§ **Work to complete**
Find the word "style" in the data. Return every line where it appears.

===== Data records

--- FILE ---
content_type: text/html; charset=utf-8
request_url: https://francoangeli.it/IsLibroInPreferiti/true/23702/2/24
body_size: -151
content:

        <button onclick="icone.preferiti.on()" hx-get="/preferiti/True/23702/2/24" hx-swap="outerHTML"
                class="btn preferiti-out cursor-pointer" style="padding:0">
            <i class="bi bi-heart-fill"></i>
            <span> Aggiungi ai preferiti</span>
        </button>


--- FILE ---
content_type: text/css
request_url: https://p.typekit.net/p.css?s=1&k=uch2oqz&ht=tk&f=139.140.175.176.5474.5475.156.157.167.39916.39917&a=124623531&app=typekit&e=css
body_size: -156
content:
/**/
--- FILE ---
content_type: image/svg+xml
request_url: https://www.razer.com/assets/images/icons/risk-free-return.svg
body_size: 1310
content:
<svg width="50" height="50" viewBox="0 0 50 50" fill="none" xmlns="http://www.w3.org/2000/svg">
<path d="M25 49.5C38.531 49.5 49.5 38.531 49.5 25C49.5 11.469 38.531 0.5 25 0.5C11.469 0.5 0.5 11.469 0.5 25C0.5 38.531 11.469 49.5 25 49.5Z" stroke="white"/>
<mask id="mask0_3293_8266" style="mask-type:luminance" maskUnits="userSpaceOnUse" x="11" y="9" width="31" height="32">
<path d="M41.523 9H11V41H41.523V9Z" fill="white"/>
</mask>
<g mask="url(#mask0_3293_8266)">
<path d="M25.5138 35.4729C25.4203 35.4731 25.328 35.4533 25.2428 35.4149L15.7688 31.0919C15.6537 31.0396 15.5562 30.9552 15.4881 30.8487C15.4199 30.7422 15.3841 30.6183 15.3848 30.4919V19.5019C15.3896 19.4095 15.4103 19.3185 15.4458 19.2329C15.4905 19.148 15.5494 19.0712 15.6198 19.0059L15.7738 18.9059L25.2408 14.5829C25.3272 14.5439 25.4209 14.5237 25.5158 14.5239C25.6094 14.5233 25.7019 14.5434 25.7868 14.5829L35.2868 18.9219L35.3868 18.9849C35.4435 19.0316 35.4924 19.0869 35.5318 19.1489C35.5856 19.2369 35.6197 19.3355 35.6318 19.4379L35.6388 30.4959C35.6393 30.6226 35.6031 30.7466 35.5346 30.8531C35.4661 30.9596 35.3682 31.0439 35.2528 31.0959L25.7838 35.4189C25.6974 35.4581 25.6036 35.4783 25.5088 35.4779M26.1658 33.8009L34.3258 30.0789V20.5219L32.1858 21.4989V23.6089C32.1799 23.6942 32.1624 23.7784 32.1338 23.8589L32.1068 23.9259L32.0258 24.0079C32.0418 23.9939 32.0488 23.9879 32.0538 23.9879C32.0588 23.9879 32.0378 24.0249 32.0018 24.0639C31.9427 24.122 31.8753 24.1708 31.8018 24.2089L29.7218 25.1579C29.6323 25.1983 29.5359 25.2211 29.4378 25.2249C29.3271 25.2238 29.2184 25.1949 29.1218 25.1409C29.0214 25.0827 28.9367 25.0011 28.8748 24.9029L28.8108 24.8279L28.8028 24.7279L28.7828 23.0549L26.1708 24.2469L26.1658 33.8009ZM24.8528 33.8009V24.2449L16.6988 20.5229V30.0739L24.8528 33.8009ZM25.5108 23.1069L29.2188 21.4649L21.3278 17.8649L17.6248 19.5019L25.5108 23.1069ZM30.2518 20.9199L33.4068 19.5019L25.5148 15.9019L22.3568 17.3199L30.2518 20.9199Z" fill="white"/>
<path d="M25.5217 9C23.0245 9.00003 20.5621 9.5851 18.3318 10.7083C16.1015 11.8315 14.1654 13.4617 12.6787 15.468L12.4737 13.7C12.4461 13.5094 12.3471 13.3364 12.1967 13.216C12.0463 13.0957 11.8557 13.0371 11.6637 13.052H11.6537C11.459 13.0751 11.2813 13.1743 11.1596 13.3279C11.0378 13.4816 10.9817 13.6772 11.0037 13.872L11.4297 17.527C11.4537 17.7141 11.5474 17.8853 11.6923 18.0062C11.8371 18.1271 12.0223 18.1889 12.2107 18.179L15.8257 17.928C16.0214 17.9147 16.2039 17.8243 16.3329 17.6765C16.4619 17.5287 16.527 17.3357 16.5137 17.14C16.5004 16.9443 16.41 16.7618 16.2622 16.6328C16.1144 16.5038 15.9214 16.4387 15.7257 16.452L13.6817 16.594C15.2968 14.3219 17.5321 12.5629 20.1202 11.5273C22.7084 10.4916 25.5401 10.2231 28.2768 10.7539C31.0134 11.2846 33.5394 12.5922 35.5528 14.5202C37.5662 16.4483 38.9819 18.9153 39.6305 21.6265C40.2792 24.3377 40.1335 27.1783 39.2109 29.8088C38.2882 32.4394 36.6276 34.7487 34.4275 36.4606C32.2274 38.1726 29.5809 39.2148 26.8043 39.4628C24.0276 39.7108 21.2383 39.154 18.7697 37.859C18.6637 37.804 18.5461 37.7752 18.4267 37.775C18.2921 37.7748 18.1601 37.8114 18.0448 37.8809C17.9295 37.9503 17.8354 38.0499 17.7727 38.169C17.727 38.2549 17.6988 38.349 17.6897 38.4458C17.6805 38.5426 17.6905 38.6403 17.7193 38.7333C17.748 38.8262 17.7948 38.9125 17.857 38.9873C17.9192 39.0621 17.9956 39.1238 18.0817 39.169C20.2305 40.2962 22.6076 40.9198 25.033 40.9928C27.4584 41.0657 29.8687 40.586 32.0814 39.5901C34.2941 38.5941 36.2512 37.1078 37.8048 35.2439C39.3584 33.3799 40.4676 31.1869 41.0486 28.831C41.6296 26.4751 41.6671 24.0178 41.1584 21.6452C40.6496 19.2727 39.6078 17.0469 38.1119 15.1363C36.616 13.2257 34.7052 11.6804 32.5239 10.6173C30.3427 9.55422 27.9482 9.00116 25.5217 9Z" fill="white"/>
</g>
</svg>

==========

§ **Task answer**
                class="btn preferiti-out cursor-pointer" style="padding:0">
<mask id="mask0_3293_8266" style="mask-type:luminance" maskUnits="userSpaceOnUse" x="11" y="9" width="31" height="32">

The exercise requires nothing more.